_EXTRACT_:
SOUTH CHARLESTON, W.Va. -- If South Charleston and Woodrow Wilson do indeed meet in the MSAC finals 10 days from now, the Black Eagles left a little calling card with the Flying Eagles.
Brandon Knapper erupted for a career-best 40 points and added nine rebounds Tuesday night as the Black Eagles ran off with a 74-53 victory in front of a near-capacity crowd at the South Charleston Community Center that included Aaron Dobson, the former SC standout and current New England Patriots receiver.
South Charleston (15-1), ranked No. 2 in Class AAA, extended its winning streak to 11 games, and the loss snapped an 11-game victory run by No. 4 Woodrow Wilson (12-3).
A.D. Cunningham turned in a double-double (17 points, 12 rebounds) as SC broke the game open with a 21-5 burst toward the end of the third quarter.

_WORK ORDER 1_:
Using the game report above, decide whether each statement agrees with it: (a) Brandon Knapper scored a career-best 40 points. (b) The loss ended a 15-game winning streak for Woodrow Wilson. (c) South Charleston's decisive run came early in the second quarter. For each, give yes or no and quote the words that decide it.
_WORK ORDER 2_:
Carry on the game report from its last sentence.

_DATA_:
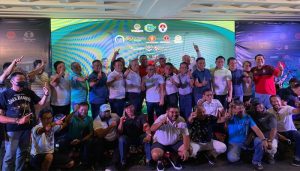 Japto Soerjosoemarno Sukses Adakan Turnamen Golf dan Siap Maju Ketum PGI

_TASK OUTPUT 1_:
(a) Yes: "Brandon Knapper erupted for a career-best 40 points"
(b) No: "the loss snapped an 11-game victory run by No. 4 Woodrow Wilson (12-3)"
(c) No: "SC broke the game open with a 21-5 burst toward the end of the third quarter"

_TASK OUTPUT 2_:
"We just played our game,'' said Knapper, a sophomore guard. "We were waiting all week to play them, and our coaches set up some good stuff offensive-wise.''
Knapper hit 16 of 18 free throws as SC made efficient use of the foul line, making 28 of 33 overall.
Two technical free throws by Knapper following an unusual call helped the Black Eagles seize momentum for good.
With SC up 42-37 and 3:30 left in the third quarter, Cunningham was fouled by Woodrow's Donte Nabors. Officials ruled that Nabors struck Cunningham in the head, so he was awarded two foul shots and the Flying Eagles were also hit with a technical.
All four free throws fell, bumping the lead to nine. It also served to put Nabors, the team's top scorer, on the bench by a Woodrow team rule for the remainder of the quarter. After Jaylon Breckenridge made 1 of 2 free throws for Woodrow, Knapper responded with a 3-pointer and Cunningham a three-point play to balloon the lead to 14. It never got closer than 13 afterward. Before that surge, the game had five ties and 10 lead changes.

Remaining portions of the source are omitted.